Damit sind wir beim Evangelisten dieses beginnenden Lesejahres (A) angekommen: Matthäus. Der Name bedeutet: „Gottes Geschenk“. Interessant ist, dass er bei Lukas und Markus mit dem Namen „Levi“ und „Sohn des Alphäus“ genannt wird (Mk 2,13-17 u. LK 5,27-32). Hat Jesus ihm den Namen „Matthäus“ – „Gottes Geschenk“ gegeben? Er war als Zöllner von den Juden als Sünder verachtet und verhasst, da man die Zöllner in ihrer Kollaboration mit den Römern sah. Ihm schreibt man das mit seinem Namen genannte Evangelium zu, und sein besonderes Anliegen, das in dieser Schrift deutlich wird, ist das „Menschsein“ Jesu und die Erfüllung der Verheißungen, die im Alten Testament von Gott her ausgesprochen sind. Der Verfasser des Matthäusevangeliums schafft in seinem Evangelium einen besonderen Raum des göttlichen Wirkens in der Lebensgeschichte Jesu, beginnend mit einem ausführlichen Stammbaum (Mt 1,1-17) und endend mit der Zusage an die Jünger, bis zum Ende der Welt bei ihnen zu bleiben (Mt 28,19). In diesen Raum des göttlichen Wirkens nimmt uns der Evangelist mit. Im heutigen Textabschnitt spannt er einen weiten Bogen von den Tagen des Noach bis hin zum Kommen des Menschensohnes. Er will die Spannung und Erwartung auf das Kommen des Herrn hin aufbauen und halten. Deshalb hält er diesen Raum offen: Es ist ungewiss, wann wir dem wiederkommenden Herrn begegnen. Er hält die Spannung mit Blick auf das erste Kommen des Herrn und auch im Ausblick auf die Wiederkunft Christi am Ende der Zeit. Niemand weiß, wann der letzte Tag kommt. Bei den alltäglichsten Dingen, der Arbeit auf dem Feld und dem Mahlen des Getreides, kann jeden das Ende treffen. Deshalb: „Seid also wachsam“ (Mt 24,42), und: „Darum haltet auch ihr euch bereit! Denn der Menschensohn kommt zu einer Stunde, in der ihr es nicht erwartet“ (Mt 24,44).

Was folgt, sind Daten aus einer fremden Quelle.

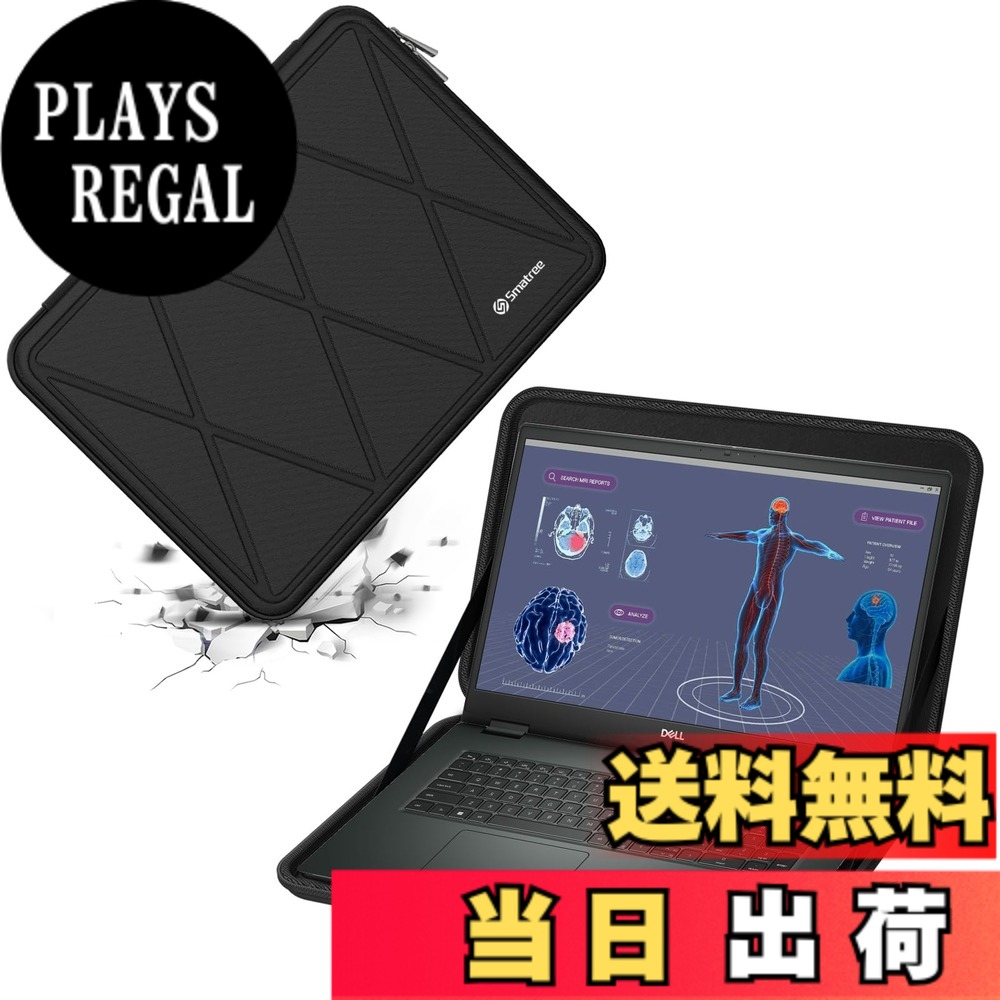 【送料無料】Smatree ハードEVA保護スリーブケース 17インチ DELL Precision 7780 Workstation/Precision 7770 Workstation ラップトップ専用ハードケース防水 360度耐衝撃(X8325)|PLAYS REGAL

Wenn wir die Bräuche des Advent in der Spannung zwischen Erwartung und Hoffnung sehen und gestalten, wenn wir so diesen Zeitenraum der vorweihnachtlichen Tage als eine Chance begreifen, uns auf Gott und die Begegnung mit ihm im kommenden und wiederkommenden Jesus zu bereiten, dann sind wir ganz auf der Spur des Evangelisten Matthäus. Und wir können Schritt für Schritt mit ihm und mit den Texten seines Evangeliums dem Gnadenwirken Gottes im Menschen- und Gottessohn Jesus näherkommen.
Indem wir uns nach ihm hin ausstrecken, werden die Dunkelheiten unseres Lebens hell werden – dafür stehen die Lichter am Adventskranz, die wir nach und nach anzünden. Wir werden die Worte der Propheten z.B. eines Jesaja neu hören und die Sehnsucht der Menschen durch die Zeiten hindurch nach Frieden und Heilung spüren. Wir werden den Vorläufer Jesu, den Wüstenmenschen Johannes sehen und am Ende das kleine und doch ganz große JA Mariens begreifen, der Mutter und Jungfrau, die uns Christus geboren hat und auch des Josef, der mit eingebunden ist in den Heilsplan Gottes. Wir sind eingeladen in den Raum der Gnade. Das will die beginnende Adventszeit sein.
Ihnen eine gesegnete Zeit und bleiben Sie behütet!